(Rows of spatial question data)
════
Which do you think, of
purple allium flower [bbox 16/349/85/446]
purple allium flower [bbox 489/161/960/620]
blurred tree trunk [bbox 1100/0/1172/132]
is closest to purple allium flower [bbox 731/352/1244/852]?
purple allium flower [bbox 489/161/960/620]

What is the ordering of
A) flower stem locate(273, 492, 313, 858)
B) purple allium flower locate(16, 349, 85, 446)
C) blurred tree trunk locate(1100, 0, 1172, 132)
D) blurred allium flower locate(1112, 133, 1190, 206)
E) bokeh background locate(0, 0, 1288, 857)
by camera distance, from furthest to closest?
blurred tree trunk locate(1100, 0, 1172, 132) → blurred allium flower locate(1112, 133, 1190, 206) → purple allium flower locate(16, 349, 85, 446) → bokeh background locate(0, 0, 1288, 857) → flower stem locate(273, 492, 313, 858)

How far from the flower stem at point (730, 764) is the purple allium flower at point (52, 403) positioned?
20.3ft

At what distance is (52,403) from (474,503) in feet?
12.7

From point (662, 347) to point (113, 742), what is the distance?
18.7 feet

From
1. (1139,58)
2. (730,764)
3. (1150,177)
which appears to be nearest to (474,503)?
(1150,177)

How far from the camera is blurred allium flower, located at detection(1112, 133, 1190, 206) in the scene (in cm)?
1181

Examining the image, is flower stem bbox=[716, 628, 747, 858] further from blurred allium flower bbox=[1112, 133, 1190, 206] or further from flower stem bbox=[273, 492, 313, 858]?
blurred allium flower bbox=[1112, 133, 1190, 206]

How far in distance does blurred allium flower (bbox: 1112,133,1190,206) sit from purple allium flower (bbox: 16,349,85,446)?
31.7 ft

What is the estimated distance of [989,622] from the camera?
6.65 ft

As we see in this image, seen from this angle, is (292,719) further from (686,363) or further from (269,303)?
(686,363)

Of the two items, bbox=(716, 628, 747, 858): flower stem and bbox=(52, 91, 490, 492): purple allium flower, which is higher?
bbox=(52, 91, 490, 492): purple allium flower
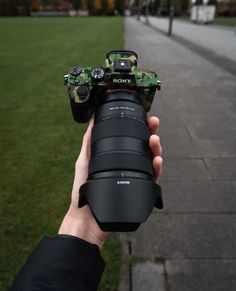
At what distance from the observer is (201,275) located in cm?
269

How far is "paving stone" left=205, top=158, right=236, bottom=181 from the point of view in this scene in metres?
4.19

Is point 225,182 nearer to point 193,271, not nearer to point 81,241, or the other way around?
point 193,271

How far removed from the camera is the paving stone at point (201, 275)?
2590 millimetres

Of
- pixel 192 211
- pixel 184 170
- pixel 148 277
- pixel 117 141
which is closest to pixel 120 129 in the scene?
pixel 117 141

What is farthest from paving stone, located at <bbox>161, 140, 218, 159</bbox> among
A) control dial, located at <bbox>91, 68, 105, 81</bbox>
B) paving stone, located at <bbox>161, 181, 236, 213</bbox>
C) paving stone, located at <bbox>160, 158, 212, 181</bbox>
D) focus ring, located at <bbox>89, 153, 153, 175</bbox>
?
focus ring, located at <bbox>89, 153, 153, 175</bbox>

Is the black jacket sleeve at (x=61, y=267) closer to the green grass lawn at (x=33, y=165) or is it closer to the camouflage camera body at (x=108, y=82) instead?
the camouflage camera body at (x=108, y=82)

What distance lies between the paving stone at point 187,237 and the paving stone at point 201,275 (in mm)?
84

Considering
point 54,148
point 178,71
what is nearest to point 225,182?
point 54,148

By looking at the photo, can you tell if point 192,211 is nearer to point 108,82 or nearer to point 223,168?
point 223,168

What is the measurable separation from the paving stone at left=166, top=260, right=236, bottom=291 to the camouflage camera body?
1355 millimetres

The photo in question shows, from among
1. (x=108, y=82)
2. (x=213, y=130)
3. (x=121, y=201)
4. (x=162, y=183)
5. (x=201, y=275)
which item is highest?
(x=108, y=82)

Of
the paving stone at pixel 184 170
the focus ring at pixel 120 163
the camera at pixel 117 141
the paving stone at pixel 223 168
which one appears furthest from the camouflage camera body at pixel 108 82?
the paving stone at pixel 223 168

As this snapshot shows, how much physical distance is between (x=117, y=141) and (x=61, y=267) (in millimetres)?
613

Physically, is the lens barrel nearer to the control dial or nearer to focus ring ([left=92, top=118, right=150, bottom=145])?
focus ring ([left=92, top=118, right=150, bottom=145])
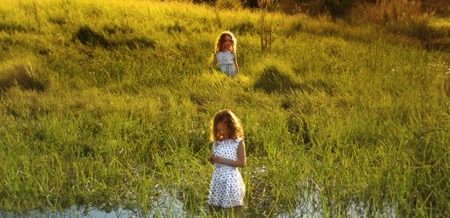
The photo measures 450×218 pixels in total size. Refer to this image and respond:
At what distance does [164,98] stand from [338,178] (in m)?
3.58

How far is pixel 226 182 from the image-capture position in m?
5.10

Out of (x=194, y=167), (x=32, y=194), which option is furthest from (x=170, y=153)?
(x=32, y=194)

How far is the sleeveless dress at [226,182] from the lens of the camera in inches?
202

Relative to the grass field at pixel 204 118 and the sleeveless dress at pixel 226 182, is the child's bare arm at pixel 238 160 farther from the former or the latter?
A: the grass field at pixel 204 118

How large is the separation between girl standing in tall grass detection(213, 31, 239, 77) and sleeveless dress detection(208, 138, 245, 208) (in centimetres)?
511

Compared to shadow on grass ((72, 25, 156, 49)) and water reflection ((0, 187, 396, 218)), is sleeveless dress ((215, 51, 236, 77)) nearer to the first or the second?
shadow on grass ((72, 25, 156, 49))

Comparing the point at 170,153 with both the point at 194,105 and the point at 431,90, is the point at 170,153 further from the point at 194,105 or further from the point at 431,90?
the point at 431,90

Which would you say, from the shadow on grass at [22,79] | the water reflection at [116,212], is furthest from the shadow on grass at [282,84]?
the water reflection at [116,212]

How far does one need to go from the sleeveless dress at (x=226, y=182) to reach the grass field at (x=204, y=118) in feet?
0.44

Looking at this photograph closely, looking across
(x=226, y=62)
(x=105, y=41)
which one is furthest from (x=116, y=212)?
(x=105, y=41)

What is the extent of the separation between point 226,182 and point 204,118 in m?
2.53

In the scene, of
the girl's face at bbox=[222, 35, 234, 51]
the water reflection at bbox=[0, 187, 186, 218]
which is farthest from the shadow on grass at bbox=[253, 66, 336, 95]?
the water reflection at bbox=[0, 187, 186, 218]

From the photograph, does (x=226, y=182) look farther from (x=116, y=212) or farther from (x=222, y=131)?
(x=116, y=212)

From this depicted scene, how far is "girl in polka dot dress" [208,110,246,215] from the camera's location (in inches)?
202
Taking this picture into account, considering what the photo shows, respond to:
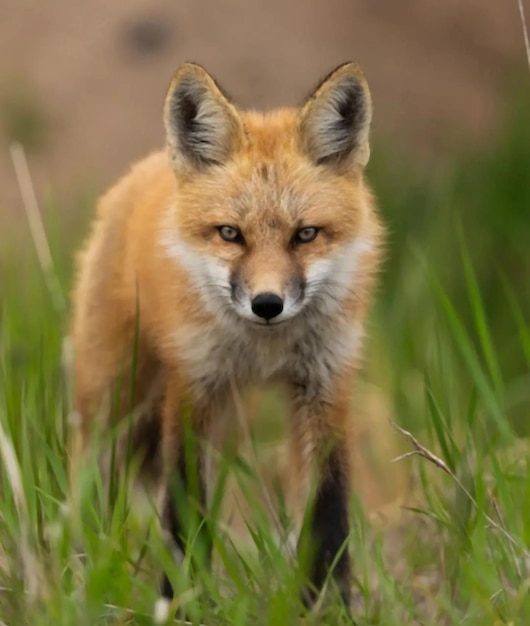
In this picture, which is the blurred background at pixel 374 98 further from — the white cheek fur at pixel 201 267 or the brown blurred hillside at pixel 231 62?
the white cheek fur at pixel 201 267

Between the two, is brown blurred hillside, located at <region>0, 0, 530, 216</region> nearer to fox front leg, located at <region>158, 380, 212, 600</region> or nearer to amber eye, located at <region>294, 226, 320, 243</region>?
fox front leg, located at <region>158, 380, 212, 600</region>

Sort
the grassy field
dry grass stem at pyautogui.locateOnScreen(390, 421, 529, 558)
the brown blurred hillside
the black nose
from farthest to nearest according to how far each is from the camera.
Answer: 1. the brown blurred hillside
2. the black nose
3. dry grass stem at pyautogui.locateOnScreen(390, 421, 529, 558)
4. the grassy field

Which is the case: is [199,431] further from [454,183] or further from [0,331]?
[454,183]

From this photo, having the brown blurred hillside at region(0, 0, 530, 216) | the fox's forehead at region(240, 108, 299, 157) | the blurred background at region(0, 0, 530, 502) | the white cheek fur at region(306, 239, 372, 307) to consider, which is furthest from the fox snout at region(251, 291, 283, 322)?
the brown blurred hillside at region(0, 0, 530, 216)

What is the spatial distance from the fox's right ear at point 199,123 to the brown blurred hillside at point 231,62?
144 inches

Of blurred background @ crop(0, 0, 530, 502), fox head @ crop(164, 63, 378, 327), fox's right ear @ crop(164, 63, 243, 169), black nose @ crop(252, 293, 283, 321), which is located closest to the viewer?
black nose @ crop(252, 293, 283, 321)

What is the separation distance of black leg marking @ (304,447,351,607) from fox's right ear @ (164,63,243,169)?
895mm

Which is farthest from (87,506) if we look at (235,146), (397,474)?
(397,474)

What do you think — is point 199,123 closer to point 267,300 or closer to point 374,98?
point 267,300

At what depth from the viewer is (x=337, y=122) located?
3617 millimetres

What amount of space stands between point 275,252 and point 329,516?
2.61ft

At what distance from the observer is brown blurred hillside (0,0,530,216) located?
296 inches

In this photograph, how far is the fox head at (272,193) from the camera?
3389mm

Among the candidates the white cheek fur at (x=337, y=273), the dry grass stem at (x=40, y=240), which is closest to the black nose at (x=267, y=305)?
the white cheek fur at (x=337, y=273)
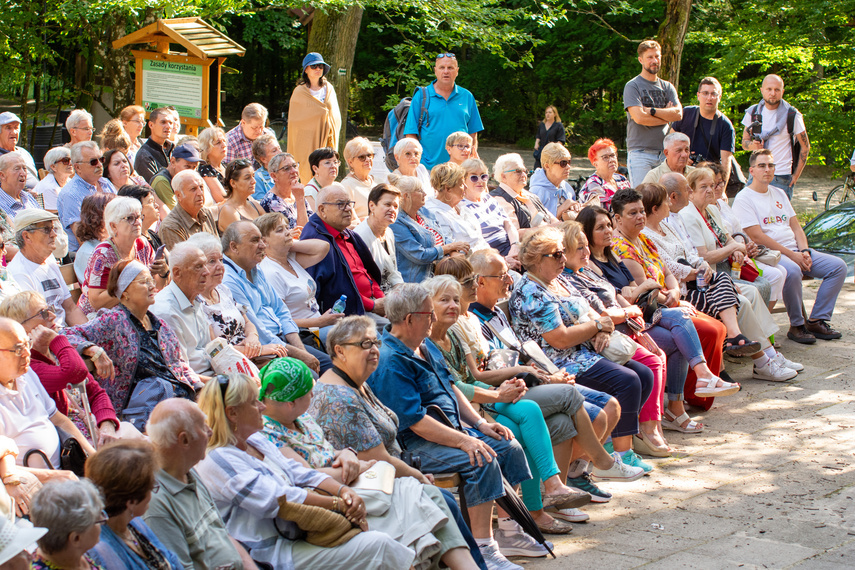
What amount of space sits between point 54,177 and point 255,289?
2.86 metres

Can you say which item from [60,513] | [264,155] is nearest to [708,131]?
[264,155]

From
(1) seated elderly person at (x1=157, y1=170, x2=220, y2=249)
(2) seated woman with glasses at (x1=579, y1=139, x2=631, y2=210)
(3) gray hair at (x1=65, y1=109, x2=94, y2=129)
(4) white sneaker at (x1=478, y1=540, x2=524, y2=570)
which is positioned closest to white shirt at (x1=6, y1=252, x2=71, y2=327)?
(1) seated elderly person at (x1=157, y1=170, x2=220, y2=249)

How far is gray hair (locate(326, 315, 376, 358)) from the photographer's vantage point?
4.04 meters

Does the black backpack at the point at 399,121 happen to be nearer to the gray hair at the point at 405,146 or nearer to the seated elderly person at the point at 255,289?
the gray hair at the point at 405,146

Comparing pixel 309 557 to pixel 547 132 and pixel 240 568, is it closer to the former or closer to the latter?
pixel 240 568

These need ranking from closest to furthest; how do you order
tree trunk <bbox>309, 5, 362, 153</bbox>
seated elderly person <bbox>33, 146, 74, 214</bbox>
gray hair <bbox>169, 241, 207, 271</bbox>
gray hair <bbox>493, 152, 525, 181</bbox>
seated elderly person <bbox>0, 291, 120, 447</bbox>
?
seated elderly person <bbox>0, 291, 120, 447</bbox> < gray hair <bbox>169, 241, 207, 271</bbox> < seated elderly person <bbox>33, 146, 74, 214</bbox> < gray hair <bbox>493, 152, 525, 181</bbox> < tree trunk <bbox>309, 5, 362, 153</bbox>

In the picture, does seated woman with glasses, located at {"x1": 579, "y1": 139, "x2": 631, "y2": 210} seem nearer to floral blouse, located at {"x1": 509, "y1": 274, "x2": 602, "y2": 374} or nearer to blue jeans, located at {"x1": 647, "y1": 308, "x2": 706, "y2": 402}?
blue jeans, located at {"x1": 647, "y1": 308, "x2": 706, "y2": 402}

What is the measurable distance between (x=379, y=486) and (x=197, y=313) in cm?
145

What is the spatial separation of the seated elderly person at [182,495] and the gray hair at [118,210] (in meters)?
2.06

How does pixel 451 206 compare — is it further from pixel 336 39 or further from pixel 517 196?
pixel 336 39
════
Short exercise:
Repeat precisely the lines of the data starting at the one containing "In the picture, does", last line included.

The answer:
In the picture, does seated woman with glasses, located at {"x1": 579, "y1": 139, "x2": 631, "y2": 210} seem nearer to floral blouse, located at {"x1": 509, "y1": 274, "x2": 602, "y2": 374} or nearer to blue jeans, located at {"x1": 647, "y1": 308, "x2": 706, "y2": 402}?
blue jeans, located at {"x1": 647, "y1": 308, "x2": 706, "y2": 402}

What is the measurable distance between (x=379, y=486) and (x=197, y=313) in cm?
145

What is the spatial separation of the seated elderly person at [182,495] and the gray hair at [118,210] (in meters)?
2.06

How does pixel 451 206 compare — is it further from pixel 336 39 or further from pixel 517 196?
pixel 336 39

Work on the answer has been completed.